Among workers age 25 or older who are not high school graduates unemployment has risen 1.7 times since 2007, the Economic Policy Institute reports, while for college graduates it has risen 1.9 times. Among all workers, the rate of long-term unemployed has more than doubled during the past six years. The report says:

“The fact that we still have large numbers of long-term unemployed is unsurprising given that the ratio of unemployed workers to job openings has been 3-to-1 or greater since September 2008.”

Job growth lags behind GDP growth

The economies of the advanced capitalist countries simply aren’t growing fast enough to generate jobs. Because of competitive pressures that lead to layoffs, plant shutterings and moves to locations with much lower wages, and the increasing sophistication of computers and machinery, capitalist economies only increase employment during periods of robust growth, when demand requires more production. Unemployment ordinarily decreases only when an economy grows at least three percent annually.

Fred Magdoff and John Bellamy Foster, authors of the book What Every Environmentalist Needs to Know About Capitalism, summarized this conundrum:

“Capitalism is a system that constantly generates a reserve of unemployed workers. Full employment is a rarity that occurs only at very high rates of growth, which are correspondingly dangerous to ecological sustainability. As Christina Romer, former chair of President Obama’s Council of Economic Advisers, tells us, ‘We need 2.5 percent growth just to keep the unemployment rate where it is. … If you want to get it down quickly, you need substantially stronger growth than that.’ … [I]t is clear that if the GDP growth rate isn’t substantially greater than the increase in the working population, people lose jobs.” [pages 56-58]

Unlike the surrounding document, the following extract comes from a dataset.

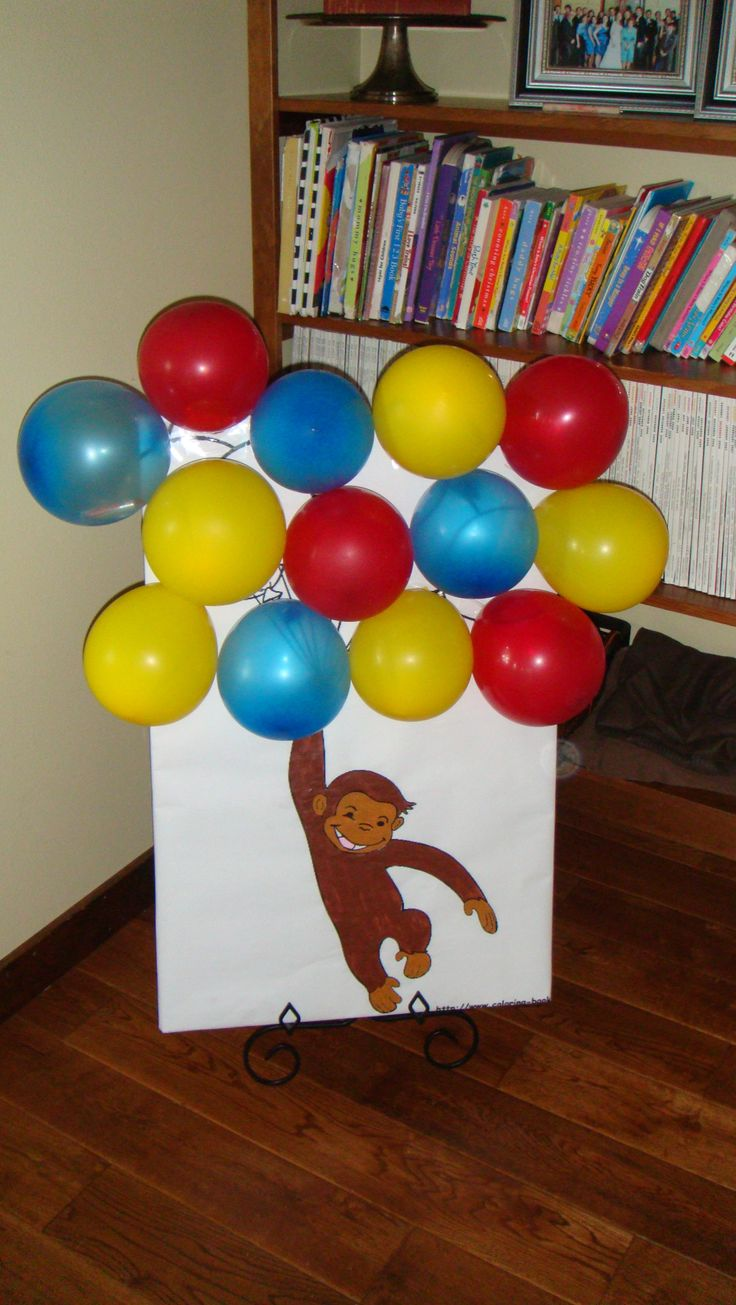 Curious George games_ pinata alternative: pop the balloon to claim your candy                                                                                                                                                                                 More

As competition for jobs steadily becomes more acute, the dynamics of capitalism dictate that wages will be buffeted by strong downward pressures. Over the long term, not only the past few years, that has happened. A study published in the Spring 2012 edition of the International Productivity Monitor demonstrates the extraordinary mismatch between productivity gains and wages. The authors, Lawrence Mishel and Kar-Fai Gee, write:

“During the 1973 to 2011 period, the real median hourly wage in the United States increased 4.0 percent, yet labour productivity rose 80.4 percent. If the real median hourly wage had grown at the same rate as labour productivity, it would have been $27.87 in 2011 (2011 dollars), considerably more than the actual $16.07 (2011 dollars).” [page 31]

Almost every penny of the income generated by that extra work went into the pockets of high-level executives and financiers, not to the workers whose sweat produced it.

Around the world, workers see little of the gains

Workers in other advanced capitalist countries did not fare quite as badly, but the general pattern is there.

In Canada, for instance, labor productivity increased 37.4 percent for the period 1980 to 2005, while the median wage of full-time workers rose a total of 1.3 percent in inflation-adjusted dollars, according to a Fall 2008 report in the International Productivity Monitor. The authors of this report, Andrew Sharpe, Jean-François Arsenault and Peter Harrison, provided caveats as to the direct comparability of productivity and wage statistics, but find the mismatch to be real as labor’s share of Canadian gross domestic product has shrunk. The authors note that, in Canada, almost all income gains have gone to the top one percent. They write:

“If median real earnings had grown at the same rate as labour productivity, the median Canadian full-time full-year worker would have earned $56,826 in 2005, considerably more than the actual $41,401 (2005 dollars).” [page 16]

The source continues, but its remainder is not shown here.